Count the lines in the items below that contain the string "woman", treating uppercase and lowercase as different, and reply with the number alone.

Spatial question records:
****************************************

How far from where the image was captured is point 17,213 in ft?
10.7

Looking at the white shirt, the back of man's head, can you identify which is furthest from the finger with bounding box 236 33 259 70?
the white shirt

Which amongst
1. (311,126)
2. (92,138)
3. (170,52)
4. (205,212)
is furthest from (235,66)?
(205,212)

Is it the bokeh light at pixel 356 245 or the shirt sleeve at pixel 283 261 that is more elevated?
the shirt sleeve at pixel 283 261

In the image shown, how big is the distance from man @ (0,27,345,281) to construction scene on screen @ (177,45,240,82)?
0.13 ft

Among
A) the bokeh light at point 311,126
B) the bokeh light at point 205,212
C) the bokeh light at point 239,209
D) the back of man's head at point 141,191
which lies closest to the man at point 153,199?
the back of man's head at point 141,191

****************************************

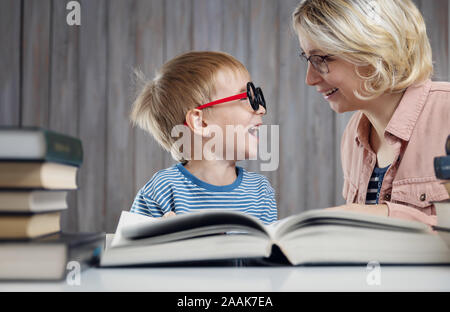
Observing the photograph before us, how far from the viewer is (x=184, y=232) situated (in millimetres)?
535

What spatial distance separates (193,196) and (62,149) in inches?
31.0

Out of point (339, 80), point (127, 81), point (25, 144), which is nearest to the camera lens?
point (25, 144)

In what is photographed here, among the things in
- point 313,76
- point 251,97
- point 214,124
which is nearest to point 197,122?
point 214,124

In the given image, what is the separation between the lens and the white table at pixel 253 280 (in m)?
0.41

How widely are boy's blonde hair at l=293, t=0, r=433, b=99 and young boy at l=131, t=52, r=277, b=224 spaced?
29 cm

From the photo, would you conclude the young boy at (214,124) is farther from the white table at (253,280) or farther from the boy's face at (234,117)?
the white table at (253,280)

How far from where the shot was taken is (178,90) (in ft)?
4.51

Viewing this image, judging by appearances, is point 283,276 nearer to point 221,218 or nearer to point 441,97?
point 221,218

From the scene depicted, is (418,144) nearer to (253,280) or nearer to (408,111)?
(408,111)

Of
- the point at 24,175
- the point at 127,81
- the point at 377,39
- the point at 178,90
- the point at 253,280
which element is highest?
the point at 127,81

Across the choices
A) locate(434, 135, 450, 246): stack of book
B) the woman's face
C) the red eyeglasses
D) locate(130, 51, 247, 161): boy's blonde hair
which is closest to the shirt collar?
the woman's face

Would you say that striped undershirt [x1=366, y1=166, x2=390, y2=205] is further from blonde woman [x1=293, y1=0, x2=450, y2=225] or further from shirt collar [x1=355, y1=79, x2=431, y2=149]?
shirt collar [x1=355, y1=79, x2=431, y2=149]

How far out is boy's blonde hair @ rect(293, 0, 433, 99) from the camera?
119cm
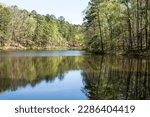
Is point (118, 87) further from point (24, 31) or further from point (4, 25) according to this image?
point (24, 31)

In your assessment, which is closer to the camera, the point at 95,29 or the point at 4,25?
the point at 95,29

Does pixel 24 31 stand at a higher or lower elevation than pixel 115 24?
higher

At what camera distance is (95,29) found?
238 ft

****************************************

■ Result for this exercise
3